3.         De beoordeling
Klager heeft een verzoek ingediend om BZT te mogen ontvangen van mevrouw […]. De directeur heeft dit verzoek afgewezen, omdat klager ten tijde van de te nemen beslissing niet heeft kunnen aantonen dat sprake was van een duurzame relatie tussen klager en mevrouw […] Klager heeft gesteld dat hij en mevrouw […] samen een kind hebben, hetgeen hij niet heeft kunnen aantonen. Eerst na afloop van de zitting bij de beklagcommissie heeft klager informatie verstrekt op grond waarvan de directeur het verzoek tot het mogen ontvangen van BZT van mevrouw […] heeft toegewezen. Klager heeft echter in de periode voorafgaand aan de beslissing van 8 februari 2019 geen brieven, dan wel foto´s, overgelegd waarmee hij heeft aangetoond dat sprake was van een duurzame relatie tussen mevrouw […] en hem. Derhalve kan niet worden geoordeeld dat de door de directeur genomen beslissing van 8 februari 2019, inhoudende de afwijzing van het verzoek tot BZT, onder die omstandigheden onredelijk en onbillijk was. Ten tijde van de te nemen beslissing beschikte de directeur namelijk niet over alle informatie en kon de directeur in redelijkheid beslissen dat niet aan alle voorwaarden  voor toekenning van een BZT werd voldaan.

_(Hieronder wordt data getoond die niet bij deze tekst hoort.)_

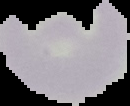

The area outside the segmented cell region is set to black. Result: no Plasmodium parasites detected. Image is 130×106 pixels. From a thin blood smear.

Het beroep van de directeur zal derhalve gegrond worden verklaard.

4.         De uitspraak
De beroepscommissie verklaart het beroep gegrond, vernietigt de uitspraak van de beklagcommissie en verklaart het beklag alsnog ongegrond.

Aldus gegeven door de beroepscommissie voornoemd, bestaande uit mr. D. van der Sluis, voorzitter, U.P. Burke en mr. J.W. Wabeke, leden, in tegenwoordigheid van mr. L.E.M. Meekenkamp, secretaris, op 30 december 2019.